Stringer spends his days taking dads and moms who are assigned to his program by the courts and putting them into classes at the Ayers campus of Gadsden State, allowing them to learn a new trade and get a better job.

Stringer gets his appreciation for education from his family.

Growing up in Hobson City, he and his siblings knew that it was their path to a better life.

“When you are coming out of the ’hood, education is the best way to pick yourself up. So we all knew we were going to college, we didn’t know how, but we knew we were going.”

He also learned the value of having a good religious foundation to build a life on.

“I think the church is the foundation,” said Stringer. “We can all stray here and there, but if you’ve got the church, if you’ve got Jesus as a foundation in your life, you’ll always migrate back to it.”

Working with the Fatherhood Initiative isn’t the only hat Stringer wears at Ayers. He’s also the campus’ multicultural affairs officer.

Multicultural affairs began as minority affairs, but, as Stringer is happy to note, has grown up to include everyone.

“It’s not just about minorities. Diversity is about inclusion, meaning everybody.”

That community spirit is another part of what he loves about working the local basketball games.

“For an hour and a half sometimes it doesn’t even matter what color you are. As long as you have on the same color jersey.”

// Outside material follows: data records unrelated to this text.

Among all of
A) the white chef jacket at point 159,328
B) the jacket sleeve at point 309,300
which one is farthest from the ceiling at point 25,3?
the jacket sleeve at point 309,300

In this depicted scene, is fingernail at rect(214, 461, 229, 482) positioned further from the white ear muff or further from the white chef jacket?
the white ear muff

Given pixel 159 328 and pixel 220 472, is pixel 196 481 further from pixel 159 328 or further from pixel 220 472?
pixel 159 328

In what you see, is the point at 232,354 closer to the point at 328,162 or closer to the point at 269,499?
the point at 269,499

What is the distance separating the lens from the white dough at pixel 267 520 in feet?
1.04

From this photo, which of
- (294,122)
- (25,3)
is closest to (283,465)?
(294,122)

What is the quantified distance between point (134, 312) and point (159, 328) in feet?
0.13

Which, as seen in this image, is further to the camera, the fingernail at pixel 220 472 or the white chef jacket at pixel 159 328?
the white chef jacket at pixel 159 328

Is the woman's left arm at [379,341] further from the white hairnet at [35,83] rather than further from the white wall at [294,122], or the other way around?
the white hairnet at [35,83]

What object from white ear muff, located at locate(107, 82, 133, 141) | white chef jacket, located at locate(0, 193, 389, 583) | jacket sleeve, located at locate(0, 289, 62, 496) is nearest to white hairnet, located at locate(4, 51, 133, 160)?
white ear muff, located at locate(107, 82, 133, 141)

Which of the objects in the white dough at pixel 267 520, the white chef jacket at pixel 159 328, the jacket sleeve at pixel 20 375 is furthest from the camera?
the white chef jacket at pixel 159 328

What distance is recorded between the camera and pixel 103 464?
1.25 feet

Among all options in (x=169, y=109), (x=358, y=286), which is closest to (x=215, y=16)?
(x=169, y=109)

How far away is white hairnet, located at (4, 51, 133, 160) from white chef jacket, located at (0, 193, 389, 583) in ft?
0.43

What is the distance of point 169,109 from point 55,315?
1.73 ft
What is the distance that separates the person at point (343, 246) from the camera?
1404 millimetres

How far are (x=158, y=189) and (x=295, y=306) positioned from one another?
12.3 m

As a deacon at New Hope Baptist, Hobson City, at his job with the Ayers campus of Gadsden State, every time he steps on the court to ref a game and at home with his wife, Delores, and their two children, Stringer’s life is all about that community and about giving everything he can back to it.

“Every job that I’ve ever gotten, somebody had to speak up for me, somebody had to help me along. So it’s my way of giving back. Just like the rec ball — it’s my way of giving back,” Stringer said.

Jennifer Bacchus is an intern with Score!. She is a student at Jacksonville State University and editor of The Chanticleer.